> _To be done_
Please write the listing below out again exactly, leaving every picture behind.

Spatial relationship records
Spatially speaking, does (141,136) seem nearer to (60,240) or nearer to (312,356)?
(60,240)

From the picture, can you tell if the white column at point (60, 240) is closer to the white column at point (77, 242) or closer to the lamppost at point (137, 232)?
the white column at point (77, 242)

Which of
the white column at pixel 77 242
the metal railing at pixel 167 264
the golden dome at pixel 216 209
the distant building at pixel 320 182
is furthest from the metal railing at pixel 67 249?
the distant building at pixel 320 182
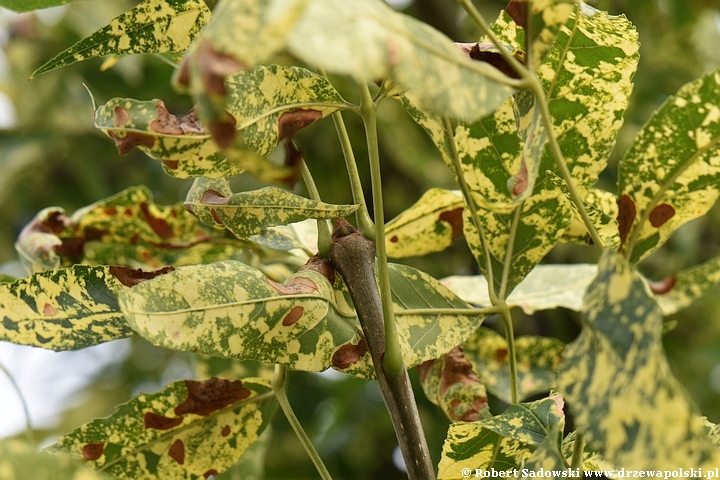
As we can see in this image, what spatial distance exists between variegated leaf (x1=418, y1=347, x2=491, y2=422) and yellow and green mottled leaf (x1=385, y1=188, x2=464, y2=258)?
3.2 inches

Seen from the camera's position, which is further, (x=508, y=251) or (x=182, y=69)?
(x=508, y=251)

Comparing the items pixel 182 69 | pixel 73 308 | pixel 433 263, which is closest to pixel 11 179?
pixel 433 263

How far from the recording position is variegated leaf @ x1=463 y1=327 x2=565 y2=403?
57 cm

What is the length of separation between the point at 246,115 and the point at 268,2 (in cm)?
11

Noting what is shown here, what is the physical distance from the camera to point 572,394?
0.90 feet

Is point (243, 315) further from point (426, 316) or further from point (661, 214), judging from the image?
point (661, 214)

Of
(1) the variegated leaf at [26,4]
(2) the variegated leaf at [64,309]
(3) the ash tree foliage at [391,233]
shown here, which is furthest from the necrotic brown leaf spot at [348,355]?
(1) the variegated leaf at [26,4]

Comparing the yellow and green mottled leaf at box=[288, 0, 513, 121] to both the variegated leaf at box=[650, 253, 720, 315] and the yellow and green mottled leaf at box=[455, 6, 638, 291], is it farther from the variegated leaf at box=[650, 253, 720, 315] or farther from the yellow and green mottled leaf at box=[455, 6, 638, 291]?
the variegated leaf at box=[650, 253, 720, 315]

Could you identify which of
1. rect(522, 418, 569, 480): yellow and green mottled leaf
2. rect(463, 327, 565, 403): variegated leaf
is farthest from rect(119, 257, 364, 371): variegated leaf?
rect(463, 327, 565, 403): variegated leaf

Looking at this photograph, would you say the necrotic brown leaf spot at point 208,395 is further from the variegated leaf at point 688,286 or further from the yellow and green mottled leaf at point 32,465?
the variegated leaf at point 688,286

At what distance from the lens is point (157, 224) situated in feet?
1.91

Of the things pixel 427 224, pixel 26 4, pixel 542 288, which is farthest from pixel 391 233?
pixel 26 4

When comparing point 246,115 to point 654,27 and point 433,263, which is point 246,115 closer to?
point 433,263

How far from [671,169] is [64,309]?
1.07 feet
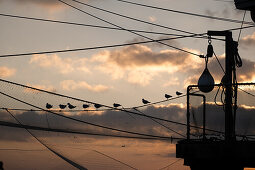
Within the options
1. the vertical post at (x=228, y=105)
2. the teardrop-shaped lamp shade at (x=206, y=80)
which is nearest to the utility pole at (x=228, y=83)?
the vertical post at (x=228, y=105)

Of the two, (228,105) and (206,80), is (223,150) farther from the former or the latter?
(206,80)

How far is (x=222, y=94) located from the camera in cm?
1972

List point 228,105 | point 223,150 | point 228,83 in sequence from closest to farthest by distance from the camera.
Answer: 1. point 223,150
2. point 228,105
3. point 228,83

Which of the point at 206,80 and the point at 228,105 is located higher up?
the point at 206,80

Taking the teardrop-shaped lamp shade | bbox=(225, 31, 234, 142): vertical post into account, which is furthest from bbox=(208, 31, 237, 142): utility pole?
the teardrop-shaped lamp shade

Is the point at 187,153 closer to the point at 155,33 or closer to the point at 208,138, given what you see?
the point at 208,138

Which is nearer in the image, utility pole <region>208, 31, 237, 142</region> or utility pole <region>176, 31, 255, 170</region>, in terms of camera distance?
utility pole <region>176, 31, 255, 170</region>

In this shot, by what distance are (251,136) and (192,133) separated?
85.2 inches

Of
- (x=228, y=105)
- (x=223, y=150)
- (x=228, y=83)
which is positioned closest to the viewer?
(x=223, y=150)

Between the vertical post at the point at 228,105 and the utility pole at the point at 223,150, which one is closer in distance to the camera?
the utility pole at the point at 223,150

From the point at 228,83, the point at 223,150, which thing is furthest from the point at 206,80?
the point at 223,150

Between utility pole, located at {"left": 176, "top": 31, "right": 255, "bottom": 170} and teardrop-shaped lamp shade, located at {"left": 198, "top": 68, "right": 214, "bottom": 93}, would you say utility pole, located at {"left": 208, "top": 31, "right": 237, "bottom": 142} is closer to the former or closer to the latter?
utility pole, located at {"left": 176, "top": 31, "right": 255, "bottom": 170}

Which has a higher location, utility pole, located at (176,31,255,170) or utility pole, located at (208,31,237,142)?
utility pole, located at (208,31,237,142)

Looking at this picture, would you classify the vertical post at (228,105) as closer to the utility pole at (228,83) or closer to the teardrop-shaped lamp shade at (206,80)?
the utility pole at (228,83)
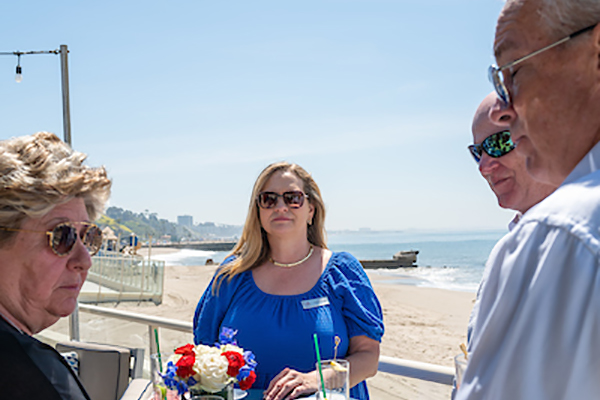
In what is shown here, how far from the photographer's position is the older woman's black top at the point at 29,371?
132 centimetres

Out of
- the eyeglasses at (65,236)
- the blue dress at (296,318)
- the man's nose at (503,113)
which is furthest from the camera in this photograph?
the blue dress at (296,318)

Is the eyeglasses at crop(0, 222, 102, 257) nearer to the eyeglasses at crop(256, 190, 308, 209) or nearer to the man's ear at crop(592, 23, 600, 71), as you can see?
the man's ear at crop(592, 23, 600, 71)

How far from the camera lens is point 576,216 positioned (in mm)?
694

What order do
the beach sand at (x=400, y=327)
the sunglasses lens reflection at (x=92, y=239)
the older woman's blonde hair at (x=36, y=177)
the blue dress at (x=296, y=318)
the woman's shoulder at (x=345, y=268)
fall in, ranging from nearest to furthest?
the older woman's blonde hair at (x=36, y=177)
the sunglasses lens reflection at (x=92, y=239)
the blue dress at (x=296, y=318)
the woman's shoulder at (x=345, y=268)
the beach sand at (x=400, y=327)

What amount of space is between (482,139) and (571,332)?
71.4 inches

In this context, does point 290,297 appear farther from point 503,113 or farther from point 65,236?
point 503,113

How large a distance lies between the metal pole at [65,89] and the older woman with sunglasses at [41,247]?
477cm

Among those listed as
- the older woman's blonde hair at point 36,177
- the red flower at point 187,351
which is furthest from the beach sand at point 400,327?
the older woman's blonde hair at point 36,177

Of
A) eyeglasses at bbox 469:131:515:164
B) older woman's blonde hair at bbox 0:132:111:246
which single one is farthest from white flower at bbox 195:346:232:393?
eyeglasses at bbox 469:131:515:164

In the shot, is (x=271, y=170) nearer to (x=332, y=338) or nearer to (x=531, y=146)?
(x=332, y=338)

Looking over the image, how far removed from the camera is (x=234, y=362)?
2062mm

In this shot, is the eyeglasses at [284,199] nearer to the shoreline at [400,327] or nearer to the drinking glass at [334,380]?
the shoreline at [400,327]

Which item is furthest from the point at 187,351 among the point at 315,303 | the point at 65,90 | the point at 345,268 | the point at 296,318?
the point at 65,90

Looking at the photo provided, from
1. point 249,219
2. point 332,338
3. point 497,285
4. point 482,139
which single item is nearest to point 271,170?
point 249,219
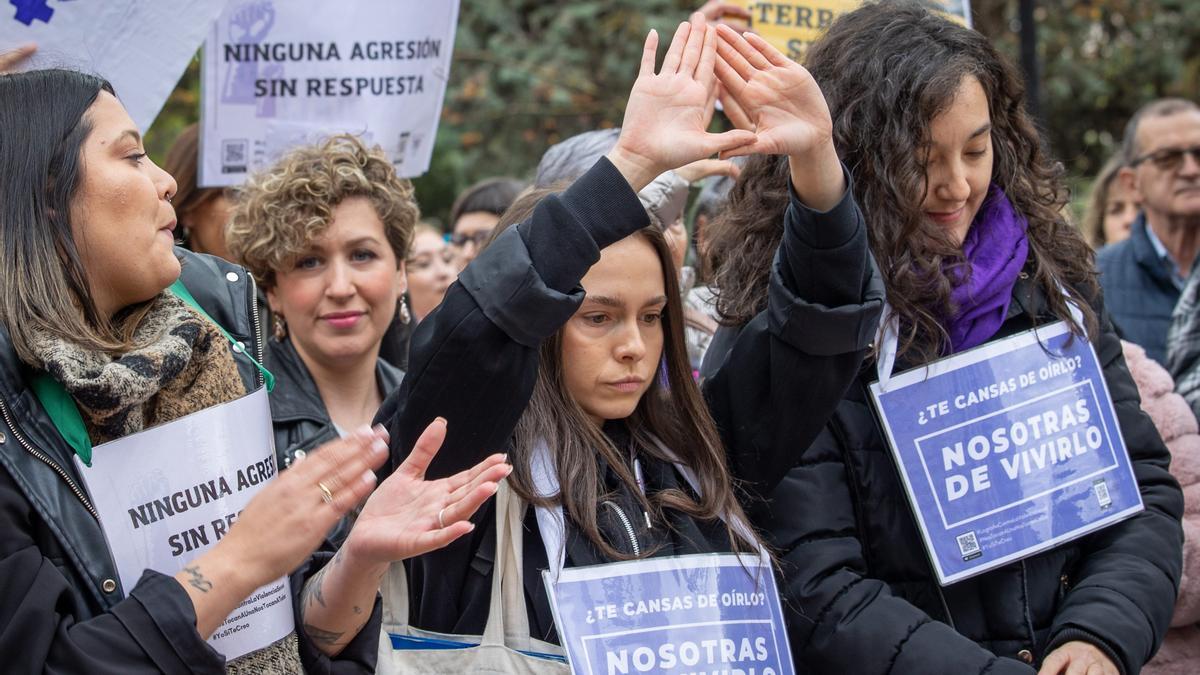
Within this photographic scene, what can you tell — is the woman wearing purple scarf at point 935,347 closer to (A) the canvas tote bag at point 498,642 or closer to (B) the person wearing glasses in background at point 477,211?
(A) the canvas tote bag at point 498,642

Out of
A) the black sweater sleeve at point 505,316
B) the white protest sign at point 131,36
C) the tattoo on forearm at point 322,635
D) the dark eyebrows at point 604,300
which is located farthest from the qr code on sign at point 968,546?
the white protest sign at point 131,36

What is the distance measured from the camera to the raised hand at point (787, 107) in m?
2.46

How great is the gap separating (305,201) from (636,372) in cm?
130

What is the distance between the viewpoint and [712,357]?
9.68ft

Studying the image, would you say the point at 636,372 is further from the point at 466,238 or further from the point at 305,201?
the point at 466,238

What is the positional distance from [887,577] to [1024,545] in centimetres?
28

> _Output below_
Spatially speaking, does (141,136) seem nearer to (60,240) or nearer to (312,356)?
(60,240)

From the picture, can you tell if the white column at point (60, 240) is closer to the white column at point (77, 242) or closer to the lamppost at point (137, 232)?
the white column at point (77, 242)

Which of
the white column at pixel 77 242
the metal railing at pixel 167 264
the golden dome at pixel 216 209
the distant building at pixel 320 182
is furthest from the metal railing at pixel 67 249?
the distant building at pixel 320 182
As we can see in this image, what spatial distance exists between variegated leaf (x1=418, y1=347, x2=491, y2=422) and yellow and green mottled leaf (x1=385, y1=188, x2=464, y2=258)?
3.2 inches

Seen from the camera's position, which is further, (x=508, y=251) or (x=182, y=69)?
(x=508, y=251)

Comparing the items pixel 182 69 | pixel 73 308 | pixel 433 263, which is closest to pixel 11 179?
pixel 433 263

How far from the recording position is variegated leaf @ x1=463 y1=327 x2=565 y2=403?
57 cm

What is the length of separation between the point at 246,115 and the point at 268,2 (in cm)?
11

Noting what is shown here, what is the physical distance from the camera to point 572,394?
0.90 feet

Is point (243, 315) further from point (426, 316) or further from point (661, 214), judging from the image?
point (661, 214)

Of
(1) the variegated leaf at [26,4]
(2) the variegated leaf at [64,309]
(3) the ash tree foliage at [391,233]
shown here, which is furthest from the necrotic brown leaf spot at [348,355]?
(1) the variegated leaf at [26,4]

Comparing the yellow and green mottled leaf at box=[288, 0, 513, 121] to both the variegated leaf at box=[650, 253, 720, 315] and the yellow and green mottled leaf at box=[455, 6, 638, 291], is it farther from the variegated leaf at box=[650, 253, 720, 315] or farther from the yellow and green mottled leaf at box=[455, 6, 638, 291]?
the variegated leaf at box=[650, 253, 720, 315]

Could you identify which of
1. rect(522, 418, 569, 480): yellow and green mottled leaf
2. rect(463, 327, 565, 403): variegated leaf
is farthest from rect(119, 257, 364, 371): variegated leaf?
rect(463, 327, 565, 403): variegated leaf

Looking at this photograph, would you say the necrotic brown leaf spot at point 208,395 is further from the variegated leaf at point 688,286 or further from the yellow and green mottled leaf at point 32,465?
the variegated leaf at point 688,286

At what distance from the lens is point (157, 224) situated in feet?
1.91

Of the things pixel 427 224, pixel 26 4, pixel 542 288, which is farthest from pixel 391 233?
pixel 26 4

When comparing point 246,115 to point 654,27 and point 433,263, which is point 246,115 closer to?
point 433,263

How far from [671,169] is [64,309]?
1.07 feet
Within the options
1. the vertical post at (x=228, y=105)
2. the teardrop-shaped lamp shade at (x=206, y=80)
which is nearest to the utility pole at (x=228, y=83)?
the vertical post at (x=228, y=105)

Of the two, (228,105) and (206,80), is (223,150) farther from the former or the latter?
(206,80)

How far is (x=222, y=94) located from the camera in cm?
1972

List point 228,105 | point 223,150 | point 228,83 in sequence from closest to farthest by distance from the camera.
Answer: 1. point 223,150
2. point 228,105
3. point 228,83

Which of the point at 206,80 and the point at 228,105 is located higher up?
the point at 206,80

Taking the teardrop-shaped lamp shade | bbox=(225, 31, 234, 142): vertical post into account, which is furthest from bbox=(208, 31, 237, 142): utility pole?
the teardrop-shaped lamp shade

Is the point at 187,153 closer to the point at 155,33 or closer to the point at 208,138, given what you see?
the point at 208,138

Which is nearer in the image, utility pole <region>208, 31, 237, 142</region> or utility pole <region>176, 31, 255, 170</region>, in terms of camera distance?
utility pole <region>176, 31, 255, 170</region>

In this shot, by what distance are (251,136) and (192,133) separated?
85.2 inches

Of
- (x=228, y=105)
- (x=223, y=150)
- (x=228, y=83)
which is positioned closest to the viewer?
(x=223, y=150)

Between the vertical post at the point at 228,105 and the utility pole at the point at 223,150, which one is closer in distance to the camera?
the utility pole at the point at 223,150

From the point at 228,83, the point at 223,150, which thing is furthest from the point at 206,80?
the point at 223,150

Between utility pole, located at {"left": 176, "top": 31, "right": 255, "bottom": 170} and teardrop-shaped lamp shade, located at {"left": 198, "top": 68, "right": 214, "bottom": 93}, would you say utility pole, located at {"left": 208, "top": 31, "right": 237, "bottom": 142} is closer to the former or closer to the latter?
utility pole, located at {"left": 176, "top": 31, "right": 255, "bottom": 170}

Which has a higher location, utility pole, located at (176,31,255,170) or utility pole, located at (208,31,237,142)?
utility pole, located at (208,31,237,142)

Looking at this picture, would you classify the vertical post at (228,105) as closer to the utility pole at (228,83) or closer to the teardrop-shaped lamp shade at (206,80)?
the utility pole at (228,83)
In what is shown here, how far from the photographer's position is the older woman's black top at the point at 29,371?
132 centimetres

Out of
- the eyeglasses at (65,236)
- the blue dress at (296,318)
- the man's nose at (503,113)
which is furthest from the camera in this photograph?
the blue dress at (296,318)

Is the eyeglasses at crop(0, 222, 102, 257) nearer to the eyeglasses at crop(256, 190, 308, 209) or nearer to the man's ear at crop(592, 23, 600, 71), as you can see?
the man's ear at crop(592, 23, 600, 71)

How far from the camera lens is point 576,216 positioned (in mm)?
694

What order do
the beach sand at (x=400, y=327)
the sunglasses lens reflection at (x=92, y=239)
the older woman's blonde hair at (x=36, y=177)
the blue dress at (x=296, y=318)
the woman's shoulder at (x=345, y=268)
fall in, ranging from nearest to furthest?
the older woman's blonde hair at (x=36, y=177)
the sunglasses lens reflection at (x=92, y=239)
the blue dress at (x=296, y=318)
the woman's shoulder at (x=345, y=268)
the beach sand at (x=400, y=327)

What amount of space is between (482,139) and (571,332)?
71.4 inches

In this context, does point 290,297 appear farther from point 503,113 or farther from point 65,236?
point 503,113

How large a distance lies between the metal pole at [65,89] and the older woman with sunglasses at [41,247]?
477cm

Among those listed as
- the older woman's blonde hair at point 36,177
- the red flower at point 187,351
which is furthest from the beach sand at point 400,327?
the older woman's blonde hair at point 36,177

Of
A) eyeglasses at bbox 469:131:515:164
B) older woman's blonde hair at bbox 0:132:111:246
which single one is farthest from white flower at bbox 195:346:232:393?
eyeglasses at bbox 469:131:515:164

In the shot, is (x=271, y=170) nearer to (x=332, y=338) or nearer to (x=531, y=146)?
(x=332, y=338)

Looking over the image, how far removed from the camera is (x=234, y=362)?
2062mm

In this shot, is the eyeglasses at [284,199] nearer to the shoreline at [400,327] or nearer to the drinking glass at [334,380]?
the shoreline at [400,327]

Which item is furthest from the point at 187,351 among the point at 315,303 | the point at 65,90 | the point at 345,268 | the point at 296,318?
the point at 65,90

Looking at the photo provided, from
1. point 249,219
2. point 332,338
3. point 497,285
4. point 482,139
which single item is nearest to point 271,170?
point 249,219
Within this photographic scene, what can you tell — is the woman wearing purple scarf at point 935,347 closer to (A) the canvas tote bag at point 498,642 or closer to (B) the person wearing glasses in background at point 477,211?
(A) the canvas tote bag at point 498,642

Out of
A) the black sweater sleeve at point 505,316
B) the white protest sign at point 131,36
C) the tattoo on forearm at point 322,635
D) the dark eyebrows at point 604,300
which is located farthest from the qr code on sign at point 968,546?
the white protest sign at point 131,36

What is the distance measured from the camera to the raised hand at point (787, 107) in m?
2.46

How great is the gap separating (305,201) from (636,372) in cm?
130

What is the distance between the viewpoint and [712,357]?
9.68ft

Studying the image, would you say the point at 636,372 is further from the point at 466,238 or further from the point at 305,201?
the point at 466,238

What is the positional distance from [887,577] to [1024,545] in centimetres?
28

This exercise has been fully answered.